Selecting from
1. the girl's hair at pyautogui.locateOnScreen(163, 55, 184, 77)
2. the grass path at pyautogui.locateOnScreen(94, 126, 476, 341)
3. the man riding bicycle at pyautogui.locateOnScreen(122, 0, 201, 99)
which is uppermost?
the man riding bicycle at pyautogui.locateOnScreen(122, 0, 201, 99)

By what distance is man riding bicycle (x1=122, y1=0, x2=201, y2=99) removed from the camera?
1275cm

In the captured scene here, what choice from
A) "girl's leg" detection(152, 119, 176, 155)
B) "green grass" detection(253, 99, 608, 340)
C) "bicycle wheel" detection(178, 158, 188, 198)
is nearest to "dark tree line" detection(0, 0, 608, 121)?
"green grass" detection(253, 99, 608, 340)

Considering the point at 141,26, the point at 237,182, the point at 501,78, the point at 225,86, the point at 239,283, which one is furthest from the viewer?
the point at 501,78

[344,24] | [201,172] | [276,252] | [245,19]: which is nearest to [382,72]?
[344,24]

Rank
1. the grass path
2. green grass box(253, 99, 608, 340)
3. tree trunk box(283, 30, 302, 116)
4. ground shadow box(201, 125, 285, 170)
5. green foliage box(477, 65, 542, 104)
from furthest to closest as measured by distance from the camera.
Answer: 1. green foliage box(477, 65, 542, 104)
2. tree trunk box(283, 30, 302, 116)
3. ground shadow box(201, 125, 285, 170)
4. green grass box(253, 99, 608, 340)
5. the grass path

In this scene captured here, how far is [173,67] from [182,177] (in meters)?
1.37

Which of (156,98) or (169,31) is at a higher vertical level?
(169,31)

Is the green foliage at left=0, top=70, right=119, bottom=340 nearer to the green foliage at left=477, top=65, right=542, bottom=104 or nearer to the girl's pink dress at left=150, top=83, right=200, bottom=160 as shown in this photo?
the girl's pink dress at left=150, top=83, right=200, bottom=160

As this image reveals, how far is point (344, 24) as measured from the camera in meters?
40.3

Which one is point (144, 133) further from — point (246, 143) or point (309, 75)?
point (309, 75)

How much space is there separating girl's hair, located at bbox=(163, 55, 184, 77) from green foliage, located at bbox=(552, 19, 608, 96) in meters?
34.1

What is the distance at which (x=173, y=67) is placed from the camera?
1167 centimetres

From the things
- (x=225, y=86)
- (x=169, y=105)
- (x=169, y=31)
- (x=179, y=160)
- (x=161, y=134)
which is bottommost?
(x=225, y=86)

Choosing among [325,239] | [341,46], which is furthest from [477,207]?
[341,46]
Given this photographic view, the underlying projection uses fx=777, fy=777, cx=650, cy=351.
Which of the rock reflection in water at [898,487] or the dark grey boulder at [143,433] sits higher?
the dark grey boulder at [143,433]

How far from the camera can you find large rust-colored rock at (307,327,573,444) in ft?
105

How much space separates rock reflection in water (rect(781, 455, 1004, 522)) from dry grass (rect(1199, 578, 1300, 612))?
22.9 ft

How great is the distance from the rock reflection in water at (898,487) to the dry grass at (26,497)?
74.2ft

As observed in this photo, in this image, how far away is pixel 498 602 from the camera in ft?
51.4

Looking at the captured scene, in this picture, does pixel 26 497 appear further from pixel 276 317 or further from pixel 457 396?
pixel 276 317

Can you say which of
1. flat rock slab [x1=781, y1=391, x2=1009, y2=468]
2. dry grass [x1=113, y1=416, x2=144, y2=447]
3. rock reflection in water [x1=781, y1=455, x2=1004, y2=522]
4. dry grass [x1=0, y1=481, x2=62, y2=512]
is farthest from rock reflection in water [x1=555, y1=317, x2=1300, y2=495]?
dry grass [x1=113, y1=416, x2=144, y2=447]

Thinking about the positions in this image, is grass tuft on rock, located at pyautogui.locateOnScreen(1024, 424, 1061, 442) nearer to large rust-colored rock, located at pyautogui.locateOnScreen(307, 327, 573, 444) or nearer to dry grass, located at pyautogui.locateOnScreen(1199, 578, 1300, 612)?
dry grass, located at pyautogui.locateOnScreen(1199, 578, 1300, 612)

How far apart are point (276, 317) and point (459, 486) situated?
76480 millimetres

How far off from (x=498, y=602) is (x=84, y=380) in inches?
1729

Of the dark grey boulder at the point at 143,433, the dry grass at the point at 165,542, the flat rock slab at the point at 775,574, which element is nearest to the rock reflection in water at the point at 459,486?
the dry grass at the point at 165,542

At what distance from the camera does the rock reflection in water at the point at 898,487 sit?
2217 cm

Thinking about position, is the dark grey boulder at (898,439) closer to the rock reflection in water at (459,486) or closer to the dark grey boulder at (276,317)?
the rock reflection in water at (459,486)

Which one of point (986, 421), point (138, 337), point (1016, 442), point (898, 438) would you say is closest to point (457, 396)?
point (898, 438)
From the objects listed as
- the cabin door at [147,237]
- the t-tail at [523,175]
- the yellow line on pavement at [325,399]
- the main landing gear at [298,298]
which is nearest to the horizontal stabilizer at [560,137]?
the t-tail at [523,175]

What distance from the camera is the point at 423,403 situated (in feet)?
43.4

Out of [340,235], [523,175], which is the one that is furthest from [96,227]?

::::

* **Work required**
Write out every item above word for word, with no changes.

* **Finished exercise**
Selecting from
1. the girl's hair at pyautogui.locateOnScreen(163, 55, 184, 77)
2. the grass path at pyautogui.locateOnScreen(94, 126, 476, 341)
3. the man riding bicycle at pyautogui.locateOnScreen(122, 0, 201, 99)
which is uppermost?
the man riding bicycle at pyautogui.locateOnScreen(122, 0, 201, 99)

By what distance is man riding bicycle (x1=122, y1=0, x2=201, y2=99) removed from the camera?
1275cm

In the captured scene here, what choice from
A) "girl's leg" detection(152, 119, 176, 155)
B) "green grass" detection(253, 99, 608, 340)
C) "bicycle wheel" detection(178, 158, 188, 198)
is nearest to "dark tree line" detection(0, 0, 608, 121)?
"green grass" detection(253, 99, 608, 340)

Considering the point at 141,26, the point at 237,182, the point at 501,78, the point at 225,86, the point at 239,283, which one is furthest from the viewer?
the point at 501,78

[344,24] | [201,172] | [276,252] | [245,19]: which is nearest to [382,72]?
[344,24]

Rank
1. the grass path
2. green grass box(253, 99, 608, 340)
3. tree trunk box(283, 30, 302, 116)
4. ground shadow box(201, 125, 285, 170)
5. green foliage box(477, 65, 542, 104)
from furthest to closest as measured by distance from the camera.
Answer: 1. green foliage box(477, 65, 542, 104)
2. tree trunk box(283, 30, 302, 116)
3. ground shadow box(201, 125, 285, 170)
4. green grass box(253, 99, 608, 340)
5. the grass path

In this scene captured here, how far is [173,67] from [182,177] (in meters)?
1.37

Which of (156,98) or (169,31) is at a higher vertical level?
(169,31)

Is the green foliage at left=0, top=70, right=119, bottom=340 nearer to the green foliage at left=477, top=65, right=542, bottom=104 or nearer to the girl's pink dress at left=150, top=83, right=200, bottom=160 as shown in this photo?
the girl's pink dress at left=150, top=83, right=200, bottom=160

As this image reveals, how far is point (344, 24) as measured from the camera in meters?
40.3

Which one is point (144, 133) further from — point (246, 143) or point (309, 75)?
point (309, 75)

How much space is there separating girl's hair, located at bbox=(163, 55, 184, 77) from green foliage, located at bbox=(552, 19, 608, 96) in meters?
34.1

What is the distance at which (x=173, y=67) is placed from the camera?
1167 centimetres

From the things
- (x=225, y=86)
- (x=169, y=105)
- (x=169, y=31)
- (x=179, y=160)
- (x=161, y=134)
which is bottommost?
(x=225, y=86)

Choosing among [325,239] | [341,46], which is furthest from [477,207]?
[341,46]
Given this photographic view, the underlying projection uses fx=777, fy=777, cx=650, cy=351.
Which of the rock reflection in water at [898,487] or the dark grey boulder at [143,433] sits higher?
the dark grey boulder at [143,433]

How far from the camera can you find large rust-colored rock at (307,327,573,444) in ft?
105

How much space separates rock reflection in water (rect(781, 455, 1004, 522)) from dry grass (rect(1199, 578, 1300, 612))?
22.9 ft

How great is the distance from the rock reflection in water at (898,487) to the dry grass at (26,497)?
74.2ft

As observed in this photo, in this image, how far away is pixel 498 602 from the camera in ft?
51.4

Looking at the captured scene, in this picture, does pixel 26 497 appear further from pixel 276 317 or further from pixel 457 396?
pixel 276 317

Can you say which of
1. flat rock slab [x1=781, y1=391, x2=1009, y2=468]
2. dry grass [x1=113, y1=416, x2=144, y2=447]
3. rock reflection in water [x1=781, y1=455, x2=1004, y2=522]
4. dry grass [x1=0, y1=481, x2=62, y2=512]
is farthest from rock reflection in water [x1=555, y1=317, x2=1300, y2=495]?
dry grass [x1=113, y1=416, x2=144, y2=447]

Thinking about the positions in this image, is grass tuft on rock, located at pyautogui.locateOnScreen(1024, 424, 1061, 442) nearer to large rust-colored rock, located at pyautogui.locateOnScreen(307, 327, 573, 444) or nearer to dry grass, located at pyautogui.locateOnScreen(1199, 578, 1300, 612)?
dry grass, located at pyautogui.locateOnScreen(1199, 578, 1300, 612)

How far apart are point (276, 317) and point (459, 486) situated?
76480 millimetres

How far off from (x=498, y=602) is (x=84, y=380) in inches?
1729

Of the dark grey boulder at the point at 143,433, the dry grass at the point at 165,542, the flat rock slab at the point at 775,574, which element is nearest to the rock reflection in water at the point at 459,486?
the dry grass at the point at 165,542

At what distance from the camera does the rock reflection in water at the point at 898,487 sit?
2217 cm

Thinking about position, is the dark grey boulder at (898,439) closer to the rock reflection in water at (459,486) or closer to the dark grey boulder at (276,317)?
the rock reflection in water at (459,486)

Which one of point (986, 421), point (138, 337), point (1016, 442), point (898, 438) would you say is closest to point (457, 396)?
point (898, 438)
From the objects listed as
- the cabin door at [147,237]
- the t-tail at [523,175]
- the yellow line on pavement at [325,399]
- the main landing gear at [298,298]
which is nearest to the horizontal stabilizer at [560,137]?
the t-tail at [523,175]

What distance from the camera is the point at 423,403 situated (in feet)?
43.4

Out of [340,235], [523,175], which is the one that is furthest from [96,227]?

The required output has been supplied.